It’s out of print, a familiar moniker for those seeking titles long since published, particularly when the author put their best foot forward on the first attempt and nobody has been able to match it since. The publisher has a choice to make: do a small run and risk sitting on 999 copies, or forgo the cost along with the potential revenue. In either scenario, the author has little to gain. Meanwhile, by the time the house has distributed the second printing, the original purchaser has already made their decision – picking up a used copy in the secondary marketplace.

They could have bought the eBook.

Authors are fretting that the pricing strategies employed with eBooks are putting the pinch on their ability to make a living. What was once a $75,000 advance has turned into a $15,000 upfront slug, and some are now questioning whether their creativity must now be supplemented by a W2 plus dental insurance. The price gap between the tangible and intangible delivery is supposedly the cause, but in economic terms the responsibility for success is being spread further across participants in the system.

Dollars and sensee-books

Based on Wall Street Journal estimates, a large publishing house takes 50% of the retail price of a debut literary fiction. After paying the author their cut, the publisher still has to cover costs for editing, design, marketing, and the printing itself.

Under the eBook scenario, the price drops by 54%, but the publisher and author are now taking a bigger piece of the pie. The publisher’s share is down five dollars per book, but printing costs are no longer in the picture. We’ll assume that other publication costs fall too, but it’s likely the lion’s share of it was absorbed during the first printing. The publisher and author reap more of the rewards, but all players must work harder for success. At the writing level, selling 10,000 print editions is roughly equivalent to 18,500 eBooks1, as far as feeding the family goes. The retailer’s gross margin, however, is cut in half2, so you have to think they (i.e. Amazon) are in it for the volume.

Moving to small publishers, the outlook changes. Retail prices are lower across the board, but smaller print runs means higher distribution costs, hence a smaller percentage for the publisher and author. Call that a cost for being discovered, particularly where access to major publishing firms doesn’t exist. When you move to eBooks, however, you are now dealing with an organization bearing less overhead – it stands to reason more of the retail price of the book could be passed on to authors. If you (again) assume that editing, layout, and other fixed costs of production are absorbed during a first printing, it’s a slam dunk – with 20% of the retail price going to authors, 10,000 now equates to only 12,500 in digital form3.

▶ STORED ROWS:
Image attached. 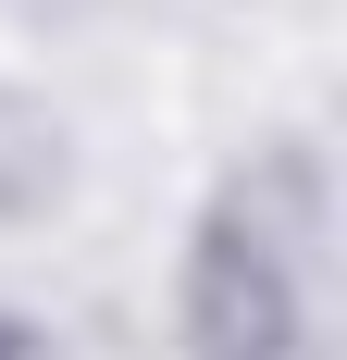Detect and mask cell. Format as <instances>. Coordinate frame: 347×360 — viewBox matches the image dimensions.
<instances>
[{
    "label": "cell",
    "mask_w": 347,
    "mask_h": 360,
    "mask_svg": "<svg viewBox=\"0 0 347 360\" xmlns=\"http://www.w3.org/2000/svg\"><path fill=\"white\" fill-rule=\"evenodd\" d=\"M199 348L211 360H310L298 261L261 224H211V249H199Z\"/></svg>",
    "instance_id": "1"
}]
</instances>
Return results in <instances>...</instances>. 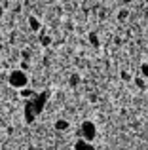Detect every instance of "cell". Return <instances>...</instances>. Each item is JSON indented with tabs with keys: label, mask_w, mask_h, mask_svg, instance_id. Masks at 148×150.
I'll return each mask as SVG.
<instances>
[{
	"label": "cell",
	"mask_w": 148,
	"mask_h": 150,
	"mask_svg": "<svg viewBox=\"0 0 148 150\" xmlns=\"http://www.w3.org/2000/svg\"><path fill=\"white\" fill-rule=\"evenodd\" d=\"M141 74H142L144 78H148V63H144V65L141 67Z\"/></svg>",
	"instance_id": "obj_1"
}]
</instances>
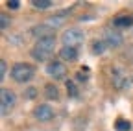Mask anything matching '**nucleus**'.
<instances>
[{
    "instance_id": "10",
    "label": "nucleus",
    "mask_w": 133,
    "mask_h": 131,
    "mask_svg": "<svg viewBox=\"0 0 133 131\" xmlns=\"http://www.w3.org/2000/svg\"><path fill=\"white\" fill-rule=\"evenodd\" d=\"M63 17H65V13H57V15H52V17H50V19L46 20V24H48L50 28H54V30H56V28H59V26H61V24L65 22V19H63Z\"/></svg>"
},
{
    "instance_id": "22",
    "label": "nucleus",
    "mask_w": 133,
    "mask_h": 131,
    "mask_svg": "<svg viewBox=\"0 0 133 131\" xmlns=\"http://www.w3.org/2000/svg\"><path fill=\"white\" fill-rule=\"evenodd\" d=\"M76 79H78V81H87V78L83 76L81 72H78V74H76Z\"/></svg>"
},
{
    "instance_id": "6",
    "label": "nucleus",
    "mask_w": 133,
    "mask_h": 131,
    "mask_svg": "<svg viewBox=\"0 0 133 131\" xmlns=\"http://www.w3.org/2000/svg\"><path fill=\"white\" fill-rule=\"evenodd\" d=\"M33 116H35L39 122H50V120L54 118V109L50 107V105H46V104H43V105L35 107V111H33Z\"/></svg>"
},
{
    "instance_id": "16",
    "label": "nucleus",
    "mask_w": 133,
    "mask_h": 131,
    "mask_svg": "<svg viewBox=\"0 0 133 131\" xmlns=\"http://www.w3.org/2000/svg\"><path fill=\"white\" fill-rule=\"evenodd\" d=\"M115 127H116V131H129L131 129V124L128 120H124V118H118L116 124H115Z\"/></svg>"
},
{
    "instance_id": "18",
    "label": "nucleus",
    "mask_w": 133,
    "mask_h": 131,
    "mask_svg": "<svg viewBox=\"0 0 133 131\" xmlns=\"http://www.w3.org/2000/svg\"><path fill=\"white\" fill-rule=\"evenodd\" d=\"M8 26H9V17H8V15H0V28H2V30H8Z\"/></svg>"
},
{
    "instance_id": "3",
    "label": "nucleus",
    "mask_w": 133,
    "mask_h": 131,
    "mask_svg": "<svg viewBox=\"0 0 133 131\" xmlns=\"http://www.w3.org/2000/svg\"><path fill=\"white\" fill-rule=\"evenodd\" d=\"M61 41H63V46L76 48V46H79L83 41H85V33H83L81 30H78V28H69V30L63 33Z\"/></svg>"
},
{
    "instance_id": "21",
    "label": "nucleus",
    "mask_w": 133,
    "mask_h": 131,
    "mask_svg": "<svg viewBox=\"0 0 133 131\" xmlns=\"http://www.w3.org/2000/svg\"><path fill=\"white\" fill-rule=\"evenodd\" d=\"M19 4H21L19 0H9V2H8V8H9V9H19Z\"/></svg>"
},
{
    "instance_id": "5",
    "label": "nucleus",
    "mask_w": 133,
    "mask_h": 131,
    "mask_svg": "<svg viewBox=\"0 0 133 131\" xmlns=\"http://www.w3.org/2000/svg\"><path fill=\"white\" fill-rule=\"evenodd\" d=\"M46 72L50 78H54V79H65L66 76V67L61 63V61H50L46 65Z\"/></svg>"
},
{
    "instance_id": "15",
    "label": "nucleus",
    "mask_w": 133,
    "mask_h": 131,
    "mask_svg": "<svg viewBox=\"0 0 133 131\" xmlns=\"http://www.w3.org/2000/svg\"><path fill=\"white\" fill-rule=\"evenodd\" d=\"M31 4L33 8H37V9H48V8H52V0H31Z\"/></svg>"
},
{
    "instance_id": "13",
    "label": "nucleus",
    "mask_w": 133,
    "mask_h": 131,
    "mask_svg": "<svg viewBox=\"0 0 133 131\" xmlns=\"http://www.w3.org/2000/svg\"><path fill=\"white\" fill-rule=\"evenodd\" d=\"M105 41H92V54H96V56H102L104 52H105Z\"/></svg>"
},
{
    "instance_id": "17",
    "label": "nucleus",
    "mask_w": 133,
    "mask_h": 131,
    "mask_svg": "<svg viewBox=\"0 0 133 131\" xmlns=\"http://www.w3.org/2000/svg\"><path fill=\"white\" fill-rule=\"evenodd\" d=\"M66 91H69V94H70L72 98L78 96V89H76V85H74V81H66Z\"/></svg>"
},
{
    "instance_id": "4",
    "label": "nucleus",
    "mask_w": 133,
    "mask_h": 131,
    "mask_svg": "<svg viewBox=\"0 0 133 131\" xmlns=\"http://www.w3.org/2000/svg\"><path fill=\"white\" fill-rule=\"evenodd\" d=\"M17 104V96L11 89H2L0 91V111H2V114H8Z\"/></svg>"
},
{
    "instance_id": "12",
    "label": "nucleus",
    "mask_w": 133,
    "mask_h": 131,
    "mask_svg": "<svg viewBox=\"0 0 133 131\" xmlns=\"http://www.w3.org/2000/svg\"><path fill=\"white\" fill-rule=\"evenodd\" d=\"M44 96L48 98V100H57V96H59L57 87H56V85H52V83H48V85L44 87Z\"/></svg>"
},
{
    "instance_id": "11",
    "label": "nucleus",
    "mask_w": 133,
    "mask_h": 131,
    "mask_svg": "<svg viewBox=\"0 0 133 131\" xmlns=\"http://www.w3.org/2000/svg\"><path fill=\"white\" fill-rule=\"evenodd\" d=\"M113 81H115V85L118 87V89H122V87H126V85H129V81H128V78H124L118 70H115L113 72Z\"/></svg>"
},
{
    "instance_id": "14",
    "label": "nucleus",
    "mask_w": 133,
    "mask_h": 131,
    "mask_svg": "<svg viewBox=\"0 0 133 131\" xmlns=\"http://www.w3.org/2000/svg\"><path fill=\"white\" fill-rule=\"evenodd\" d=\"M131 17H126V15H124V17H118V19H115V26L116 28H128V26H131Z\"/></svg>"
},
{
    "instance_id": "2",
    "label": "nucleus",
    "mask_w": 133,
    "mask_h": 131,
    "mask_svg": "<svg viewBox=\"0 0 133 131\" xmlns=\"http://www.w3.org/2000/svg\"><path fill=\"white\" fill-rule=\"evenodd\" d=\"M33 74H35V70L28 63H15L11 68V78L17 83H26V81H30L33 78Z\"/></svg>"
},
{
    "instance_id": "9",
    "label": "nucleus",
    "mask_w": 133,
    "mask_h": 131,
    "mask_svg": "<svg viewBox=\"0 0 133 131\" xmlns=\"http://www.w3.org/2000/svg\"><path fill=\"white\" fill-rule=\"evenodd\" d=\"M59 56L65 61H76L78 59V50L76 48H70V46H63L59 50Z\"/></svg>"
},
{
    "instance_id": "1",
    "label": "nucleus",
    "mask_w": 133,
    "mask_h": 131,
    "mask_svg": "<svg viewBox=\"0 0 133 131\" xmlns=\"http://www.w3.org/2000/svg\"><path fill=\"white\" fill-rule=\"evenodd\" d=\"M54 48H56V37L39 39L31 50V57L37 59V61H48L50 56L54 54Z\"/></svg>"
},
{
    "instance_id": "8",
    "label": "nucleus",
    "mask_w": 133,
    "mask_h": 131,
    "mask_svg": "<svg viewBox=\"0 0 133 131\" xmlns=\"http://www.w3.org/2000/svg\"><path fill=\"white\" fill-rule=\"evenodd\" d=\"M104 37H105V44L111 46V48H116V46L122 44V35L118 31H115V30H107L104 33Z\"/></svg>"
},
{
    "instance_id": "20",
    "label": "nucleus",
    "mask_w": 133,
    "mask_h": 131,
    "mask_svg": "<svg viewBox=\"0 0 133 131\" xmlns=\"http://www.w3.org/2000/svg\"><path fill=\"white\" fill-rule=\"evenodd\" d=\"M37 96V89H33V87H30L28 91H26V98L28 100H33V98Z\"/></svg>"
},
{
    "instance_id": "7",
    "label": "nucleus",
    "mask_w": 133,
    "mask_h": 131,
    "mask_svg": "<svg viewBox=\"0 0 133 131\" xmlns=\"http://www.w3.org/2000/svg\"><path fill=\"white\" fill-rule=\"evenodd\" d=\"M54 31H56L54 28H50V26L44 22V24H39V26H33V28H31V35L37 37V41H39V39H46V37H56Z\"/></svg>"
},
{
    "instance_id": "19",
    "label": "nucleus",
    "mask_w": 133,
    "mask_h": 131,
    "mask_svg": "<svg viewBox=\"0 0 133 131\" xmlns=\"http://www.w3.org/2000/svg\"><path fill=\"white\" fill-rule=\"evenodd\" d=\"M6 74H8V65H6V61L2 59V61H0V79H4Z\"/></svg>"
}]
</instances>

▶ PROBLEM TO WORK ON:
Reproduce the eBook pricing text between "Authors are fretting" and "the printing itself.", inclusive, swapping "advance" for "retainer".

▶ THE OUTPUT:
Authors are fretting that the pricing strategies employed with eBooks are putting the pinch on their ability to make a living. What was once a $75,000 retainer has turned into a $15,000 upfront slug, and some are now questioning whether their creativity must now be supplemented by a W2 plus dental insurance. The price gap between the tangible and intangible delivery is supposedly the cause, but in economic terms the responsibility for success is being spread further across participants in the system.

Dollars and sensee-books

Based on Wall Street Journal estimates, a large publishing house takes 50% of the retail price of a debut literary fiction. After paying the author their cut, the publisher still has to cover costs for editing, design, marketing, and the printing itself.